# Input data:
+ + +

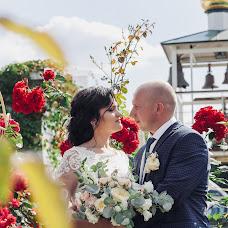 Wedding photographer Irina Kolosova (Kolosova). Photo of 19.05.2018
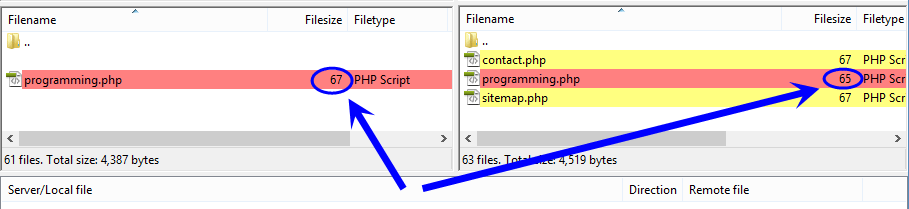 برطرف کردن مشکل نمایش همیشگی وجود تفاوت در اندازه فایل های آپلود شده در هاست، هنگام استفاده از قابلیت مقایسه اندازه فایل ها در کامپیوتر خانگی (localhost) و هاست (host) (فعال بودن گزینه Directory comparison)، در FileZilla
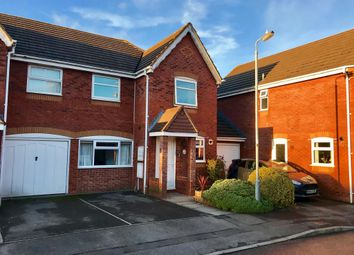 Thumbnail 3 bed semi-detached house for sale in Windsor Drive, Westbury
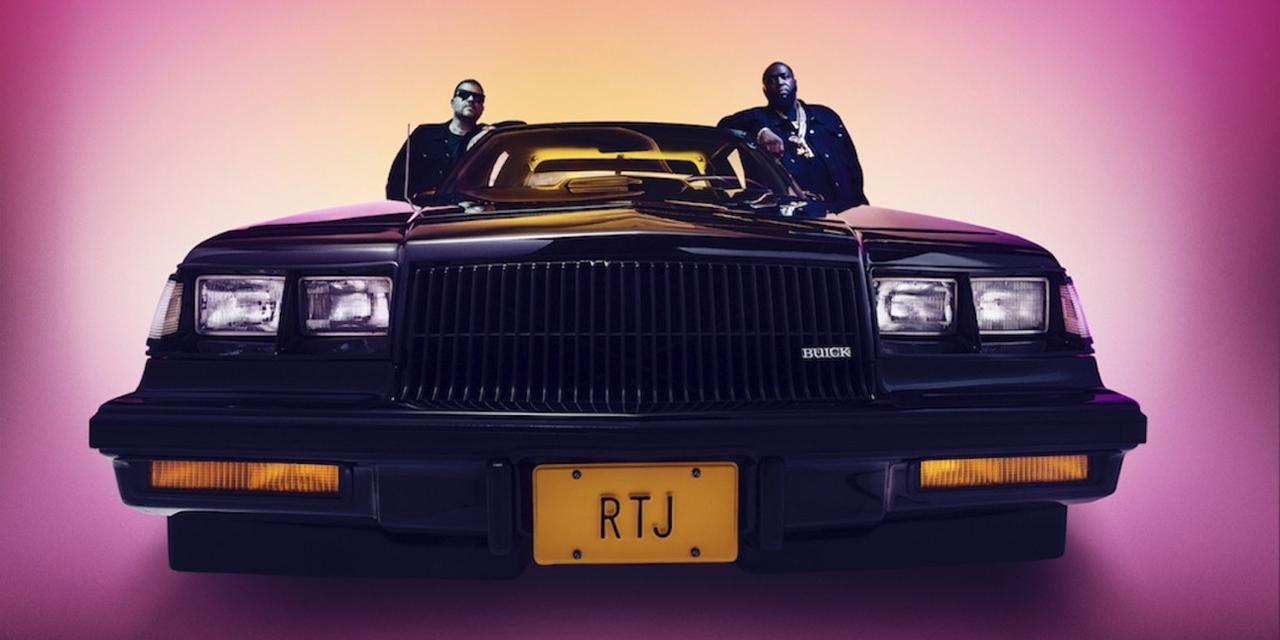 """Ein Auto mit Killer Mike und El-P, Cover von Run the Jewels Single """"Ohh LA LA"""""""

+ + +

# Work required:
Your reply should consist solely of the lines above, from the opening line through the line with "Thumbnail 3 bed", reproduced exactly and without pictures.

# Task output:
 Wedding photographer Irina Kolosova (Kolosova). Photo of 19.05.2018
 برطرف کردن مشکل نمایش همیشگی وجود تفاوت در اندازه فایل های آپلود شده در هاست، هنگام استفاده از قابلیت مقایسه اندازه فایل ها در کامپیوتر خانگی (localhost) و هاست (host) (فعال بودن گزینه Directory comparison)، در FileZilla
 Thumbnail 3 bed semi-detached house for sale in Windsor Drive, Westbury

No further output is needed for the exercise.